AP psych students make a zombie run for test review

By: Annebeth Ahrenholz

Melissa Rogers’ AP psychology classes are studying for a test in a new way. As they finish up their unit on the parts and functions of the brain, they have been testing out a technological twist to reviewing for the test.

Rogers’ is trying out the app Aurasma, which is the industry-leading augmented reality app that lets users create and share their own augmented reality experiences.

How the app works is she took a picture of something in the school, such as a bulletin board or vending machine, and she then hooked it up to the app so that once the students put their phones over those places, it showed a clue.

Each of these different clues, spread throughout the school, helped students in reviewing for the test.

She got the idea from a facebook group of other psychology teachers, and she said she thinks it is a useful new way to actively learn and review information.

“Once I work out the kinks and figure out something that doesn’t have a glare, it will be better,” she said.

“I thought this way of studying was amazing.
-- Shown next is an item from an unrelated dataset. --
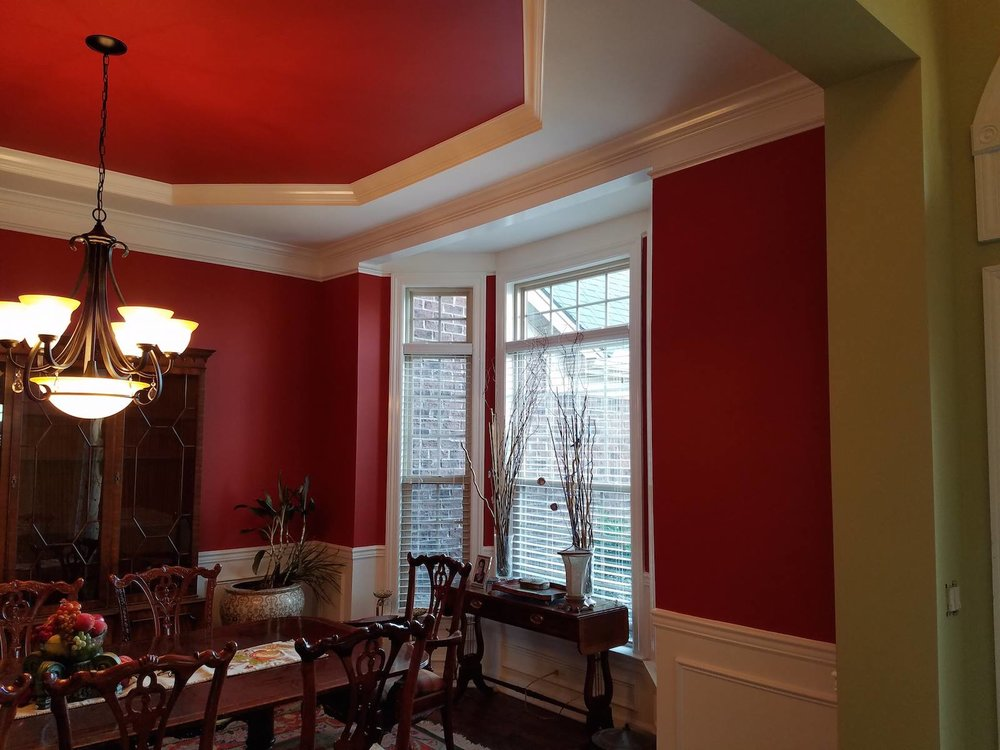 Nashville interior painting 2.jpg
We got to use a real life application to see how the brain would respond in our everyday lives. Well, actually, it’s how the brain would react during a zombie apocalypse. Even though we were supposed to keep it civilized, my group ended up doing more of a zombies vs. humans, where we chased each other around the school but learned first-hand how each part of the brain would work while running for our lives. Even though this was a little deviant, Mrs. Rogers managed to teach us in a significant way because I learned so much from this experience,” senior Andrew Nurse said.